# Anyone renting long term in Roquetas de Mar or Almeria town?



## Duchess (Sep 28, 2009)

We are relocating to the Roquetas de Mar/Almeria area, and wondered if anyone is living there and renting long term with a dog?

We're visiting the area next week, and it would be good to get any recommendations of rental agents, areas to focus on, or even to meet anyone who already knows these towns.

We have retired to Spain, but wish to live by the sea.
Any help appreciated.


----------



## Lynn R (Feb 21, 2014)

I've never been to the area at all, but from numerous reports I've read in the press I know there have been recurring problems in Roquetas de Mar between groups of gypsies and African immigrants (an African man was murdered there in December 2015 which resulted in days of disturbances in the streets) which would make me think twice about living there. 

Disturbios en Roquetas tras la muerte por arma blanca de un guineano | Andalucía | EL MUNDO

In El Ejido which is not far from there there were what was described as race riots some years ago.

http://www.eurofound.europa.eu/obse...y-immigrants-follows-racist-riots-in-el-ejido


----------



## Duchess (Sep 28, 2009)

Thanks Lynn. Our alternative choice is Mojacar, Garrucha or Vera, so maybe we will look at those whilst in the area.
If anyone lives in Mojacar area, let me know.


----------

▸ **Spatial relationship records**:
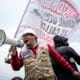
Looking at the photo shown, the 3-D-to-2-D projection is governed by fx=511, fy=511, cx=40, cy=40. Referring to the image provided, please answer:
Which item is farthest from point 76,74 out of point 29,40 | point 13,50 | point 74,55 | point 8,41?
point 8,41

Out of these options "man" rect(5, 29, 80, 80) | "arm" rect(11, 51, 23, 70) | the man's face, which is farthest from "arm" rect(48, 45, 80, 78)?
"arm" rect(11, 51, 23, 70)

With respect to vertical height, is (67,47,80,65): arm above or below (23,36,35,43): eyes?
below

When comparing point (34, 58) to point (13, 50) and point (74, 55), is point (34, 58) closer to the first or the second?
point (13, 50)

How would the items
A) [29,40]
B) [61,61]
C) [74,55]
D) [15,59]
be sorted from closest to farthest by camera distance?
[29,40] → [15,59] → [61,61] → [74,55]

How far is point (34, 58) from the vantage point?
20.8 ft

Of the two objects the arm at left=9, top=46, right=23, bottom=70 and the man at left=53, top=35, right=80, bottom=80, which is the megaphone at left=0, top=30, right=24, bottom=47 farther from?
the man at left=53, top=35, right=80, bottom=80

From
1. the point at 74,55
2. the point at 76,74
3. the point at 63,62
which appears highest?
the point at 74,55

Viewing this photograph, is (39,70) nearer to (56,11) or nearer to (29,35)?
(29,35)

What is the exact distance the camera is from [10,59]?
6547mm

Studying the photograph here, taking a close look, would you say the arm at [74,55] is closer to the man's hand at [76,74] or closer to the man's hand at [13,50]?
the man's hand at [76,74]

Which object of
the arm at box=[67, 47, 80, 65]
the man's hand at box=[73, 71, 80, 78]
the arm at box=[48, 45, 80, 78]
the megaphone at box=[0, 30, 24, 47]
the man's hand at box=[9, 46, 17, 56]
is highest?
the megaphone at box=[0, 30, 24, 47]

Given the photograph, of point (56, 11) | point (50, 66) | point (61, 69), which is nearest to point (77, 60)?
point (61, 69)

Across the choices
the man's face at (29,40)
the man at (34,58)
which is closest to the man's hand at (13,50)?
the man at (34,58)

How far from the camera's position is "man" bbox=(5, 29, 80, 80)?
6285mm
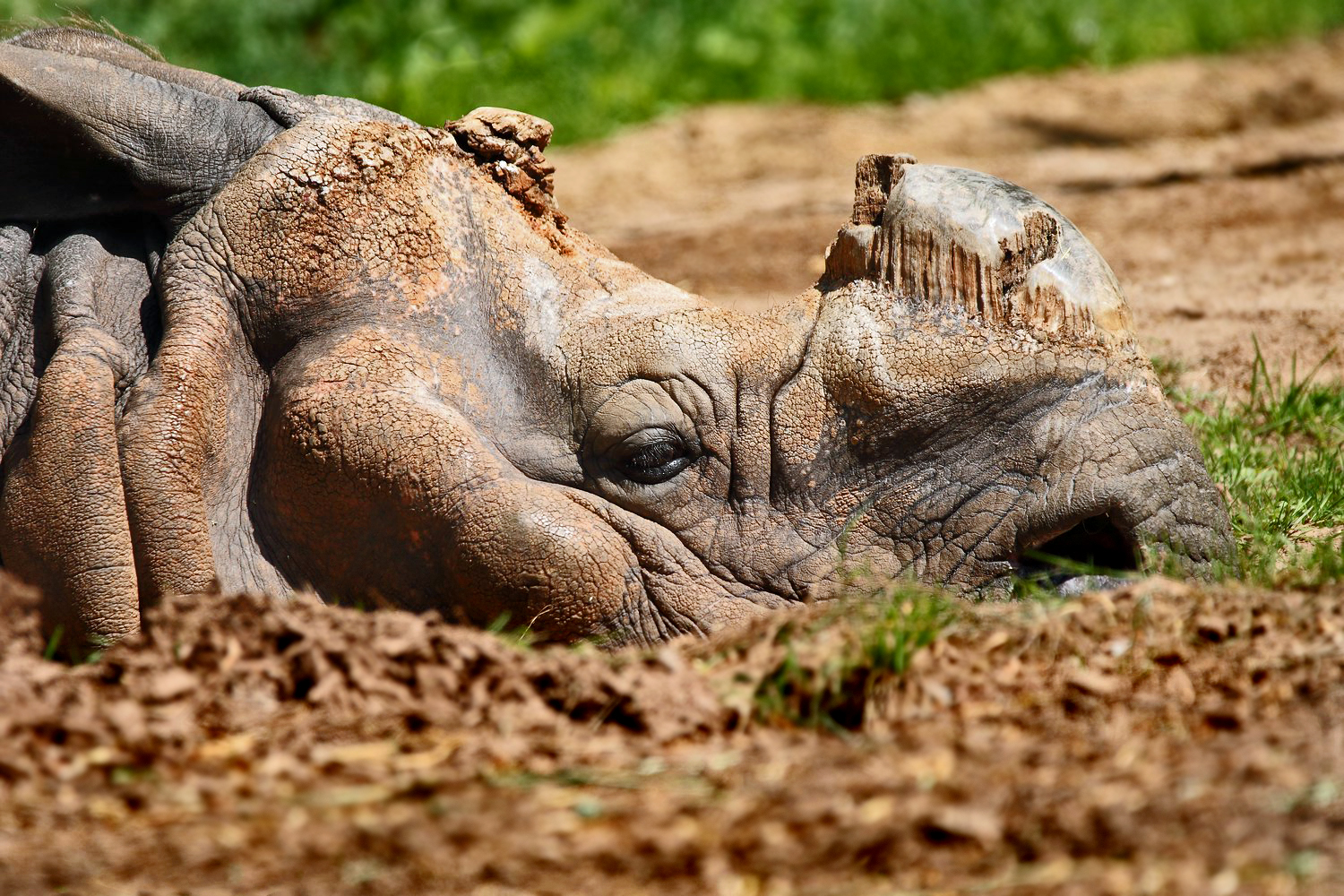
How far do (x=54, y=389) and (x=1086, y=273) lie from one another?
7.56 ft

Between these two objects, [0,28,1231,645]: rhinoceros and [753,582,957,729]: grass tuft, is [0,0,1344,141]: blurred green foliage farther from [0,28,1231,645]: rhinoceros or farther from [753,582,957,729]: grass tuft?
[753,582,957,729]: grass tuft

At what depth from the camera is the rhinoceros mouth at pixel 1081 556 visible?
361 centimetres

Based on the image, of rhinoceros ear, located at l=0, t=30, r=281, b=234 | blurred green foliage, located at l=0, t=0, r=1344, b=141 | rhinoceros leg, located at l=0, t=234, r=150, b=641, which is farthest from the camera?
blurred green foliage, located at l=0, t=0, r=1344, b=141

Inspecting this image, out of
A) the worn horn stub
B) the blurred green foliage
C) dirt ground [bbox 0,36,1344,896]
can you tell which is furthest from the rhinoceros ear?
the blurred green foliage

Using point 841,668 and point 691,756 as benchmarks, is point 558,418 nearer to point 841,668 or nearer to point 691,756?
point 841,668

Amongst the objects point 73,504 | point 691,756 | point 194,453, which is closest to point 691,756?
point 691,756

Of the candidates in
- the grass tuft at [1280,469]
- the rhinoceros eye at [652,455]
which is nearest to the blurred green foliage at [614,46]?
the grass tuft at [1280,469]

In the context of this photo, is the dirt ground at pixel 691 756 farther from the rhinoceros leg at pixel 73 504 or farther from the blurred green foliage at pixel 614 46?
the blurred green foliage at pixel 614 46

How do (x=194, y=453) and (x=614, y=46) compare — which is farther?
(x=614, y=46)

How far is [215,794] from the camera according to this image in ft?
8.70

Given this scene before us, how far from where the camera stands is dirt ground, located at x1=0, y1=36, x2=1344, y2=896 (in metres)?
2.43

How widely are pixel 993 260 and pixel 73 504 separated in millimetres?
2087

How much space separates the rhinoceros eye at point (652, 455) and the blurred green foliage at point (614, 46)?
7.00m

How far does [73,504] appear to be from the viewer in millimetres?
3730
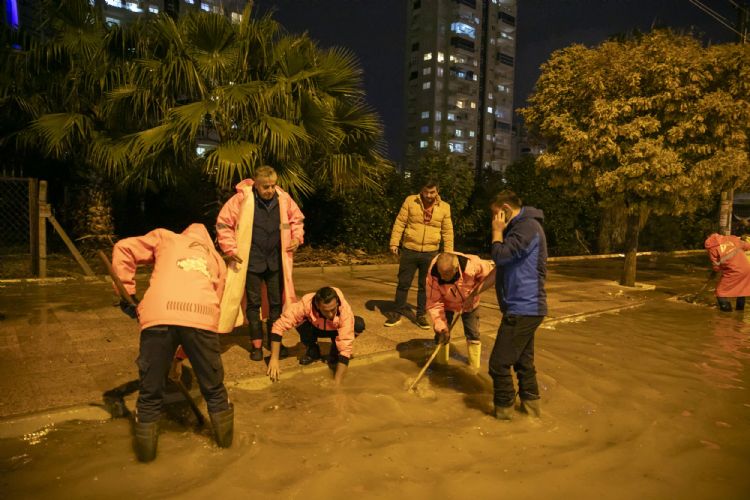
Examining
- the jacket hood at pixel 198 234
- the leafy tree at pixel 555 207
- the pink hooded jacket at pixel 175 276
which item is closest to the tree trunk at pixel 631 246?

▸ **Instructions for the task**:
Repeat word for word the part of the Roquetas de Mar rental thread starting at "## Lynn R (Feb" and ending at "about living there.".

▸ **Finished task**:
## Lynn R (Feb 21, 2014)

I've never been to the area at all, but from numerous reports I've read in the press I know there have been recurring problems in Roquetas de Mar between groups of gypsies and African immigrants (an African man was murdered there in December 2015 which resulted in days of disturbances in the streets) which would make me think twice about living there.